→ WHAT IS BEING ASKED: Locate every line in the records below that holds the word "genus" and return each one.

→ PROVIDED DATA:
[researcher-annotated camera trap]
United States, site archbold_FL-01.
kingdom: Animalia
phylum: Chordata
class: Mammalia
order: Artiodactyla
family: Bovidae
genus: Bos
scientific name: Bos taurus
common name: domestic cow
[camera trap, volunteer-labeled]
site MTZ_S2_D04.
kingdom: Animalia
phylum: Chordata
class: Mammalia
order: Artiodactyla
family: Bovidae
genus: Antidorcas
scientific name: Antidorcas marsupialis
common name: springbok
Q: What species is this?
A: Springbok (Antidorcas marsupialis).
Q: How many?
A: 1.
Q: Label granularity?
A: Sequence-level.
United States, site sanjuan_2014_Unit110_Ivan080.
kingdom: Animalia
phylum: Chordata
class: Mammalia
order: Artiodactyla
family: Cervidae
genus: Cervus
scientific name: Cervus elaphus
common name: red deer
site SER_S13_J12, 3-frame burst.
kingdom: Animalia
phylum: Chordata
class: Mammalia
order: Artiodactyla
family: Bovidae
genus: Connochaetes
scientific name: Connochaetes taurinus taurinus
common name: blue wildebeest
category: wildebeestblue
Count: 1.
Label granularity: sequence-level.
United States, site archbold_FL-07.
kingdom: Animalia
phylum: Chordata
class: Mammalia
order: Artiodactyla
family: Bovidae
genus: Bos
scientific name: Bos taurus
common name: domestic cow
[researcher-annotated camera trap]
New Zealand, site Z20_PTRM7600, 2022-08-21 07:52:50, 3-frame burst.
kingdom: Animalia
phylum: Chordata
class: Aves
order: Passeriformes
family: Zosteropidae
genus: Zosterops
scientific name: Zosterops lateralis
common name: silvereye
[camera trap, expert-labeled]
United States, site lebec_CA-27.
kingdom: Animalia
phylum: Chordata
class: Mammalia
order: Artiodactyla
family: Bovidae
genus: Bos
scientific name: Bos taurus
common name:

→ TASK ANSWER:
genus: Bos
genus: Antidorcas
genus: Cervus
genus: Connochaetes
genus: Bos
genus: Zosterops
genus: Bos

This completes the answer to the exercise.